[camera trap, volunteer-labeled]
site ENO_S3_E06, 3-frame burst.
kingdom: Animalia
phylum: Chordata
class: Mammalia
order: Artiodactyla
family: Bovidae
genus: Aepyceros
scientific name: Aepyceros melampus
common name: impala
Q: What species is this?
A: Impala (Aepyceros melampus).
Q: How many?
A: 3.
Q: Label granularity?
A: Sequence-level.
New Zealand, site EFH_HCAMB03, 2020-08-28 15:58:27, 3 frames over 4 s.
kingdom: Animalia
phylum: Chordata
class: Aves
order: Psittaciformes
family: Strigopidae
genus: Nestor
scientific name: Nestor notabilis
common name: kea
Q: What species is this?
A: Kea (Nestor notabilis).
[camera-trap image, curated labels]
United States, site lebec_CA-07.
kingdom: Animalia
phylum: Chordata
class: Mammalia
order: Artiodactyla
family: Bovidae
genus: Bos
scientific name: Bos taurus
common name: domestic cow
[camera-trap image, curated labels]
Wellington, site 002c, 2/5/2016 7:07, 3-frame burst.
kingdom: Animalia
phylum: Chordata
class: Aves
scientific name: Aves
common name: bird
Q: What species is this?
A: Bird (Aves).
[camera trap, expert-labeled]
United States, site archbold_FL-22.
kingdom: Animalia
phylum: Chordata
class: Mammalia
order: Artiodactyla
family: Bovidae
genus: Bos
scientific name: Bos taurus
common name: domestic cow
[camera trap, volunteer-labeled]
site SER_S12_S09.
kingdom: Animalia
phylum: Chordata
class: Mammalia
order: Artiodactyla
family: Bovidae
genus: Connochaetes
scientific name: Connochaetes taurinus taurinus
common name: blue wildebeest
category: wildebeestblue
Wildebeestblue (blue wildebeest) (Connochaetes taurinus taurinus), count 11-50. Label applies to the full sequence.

▸ **EXERCISE PROMPT**
Nothing but the exact lines from the start of the material through the line holding "genus: Nestor", both included, belongs in the answer.

▸ **EXERCISE RESPONSE**
[camera trap, volunteer-labeled]
site ENO_S3_E06, 3-frame burst.
kingdom: Animalia
phylum: Chordata
class: Mammalia
order: Artiodactyla
family: Bovidae
genus: Aepyceros
scientific name: Aepyceros melampus
common name: impala
Q: What species is this?
A: Impala (Aepyceros melampus).
Q: How many?
A: 3.
Q: Label granularity?
A: Sequence-level.
New Zealand, site EFH_HCAMB03, 2020-08-28 15:58:27, 3 frames over 4 s.
kingdom: Animalia
phylum: Chordata
class: Aves
order: Psittaciformes
family: Strigopidae
genus: Nestor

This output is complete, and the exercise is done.